> [Problem statement]
Please return the data unchanged, starting with the line that contains "In the frame, among" and going on through the line that contains "With respect to".

> [Entries shown]
"""

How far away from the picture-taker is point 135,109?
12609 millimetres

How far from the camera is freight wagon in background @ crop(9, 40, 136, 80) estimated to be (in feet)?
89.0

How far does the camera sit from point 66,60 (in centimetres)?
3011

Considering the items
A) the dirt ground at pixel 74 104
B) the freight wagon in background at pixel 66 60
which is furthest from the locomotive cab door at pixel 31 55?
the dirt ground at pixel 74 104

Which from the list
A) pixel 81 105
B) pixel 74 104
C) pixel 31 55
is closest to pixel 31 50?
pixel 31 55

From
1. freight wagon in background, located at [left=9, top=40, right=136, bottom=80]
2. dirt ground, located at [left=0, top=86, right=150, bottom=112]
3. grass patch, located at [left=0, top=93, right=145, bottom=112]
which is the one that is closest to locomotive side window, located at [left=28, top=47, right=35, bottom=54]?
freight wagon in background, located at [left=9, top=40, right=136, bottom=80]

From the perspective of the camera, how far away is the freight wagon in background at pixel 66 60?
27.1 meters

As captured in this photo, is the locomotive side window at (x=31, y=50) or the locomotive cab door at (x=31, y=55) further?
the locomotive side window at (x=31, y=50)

"""
"""

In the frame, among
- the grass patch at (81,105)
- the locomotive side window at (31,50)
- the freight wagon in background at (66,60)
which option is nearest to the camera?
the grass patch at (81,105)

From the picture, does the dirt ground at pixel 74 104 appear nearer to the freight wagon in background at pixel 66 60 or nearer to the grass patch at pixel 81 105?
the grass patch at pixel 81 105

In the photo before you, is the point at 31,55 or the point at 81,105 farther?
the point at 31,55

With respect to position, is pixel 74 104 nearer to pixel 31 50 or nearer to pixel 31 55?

"""

> [Response to the task]
In the frame, among
- the grass patch at (81,105)
- the locomotive side window at (31,50)
- the freight wagon in background at (66,60)
which option is nearest to the camera?
the grass patch at (81,105)

From the picture, does the dirt ground at pixel 74 104 appear nearer to the freight wagon in background at pixel 66 60 or nearer to the grass patch at pixel 81 105?
the grass patch at pixel 81 105

In the photo before you, is the point at 31,55 or the point at 81,105 farther?
the point at 31,55

With respect to position, is pixel 74 104 nearer to pixel 31 50 or nearer to pixel 31 55?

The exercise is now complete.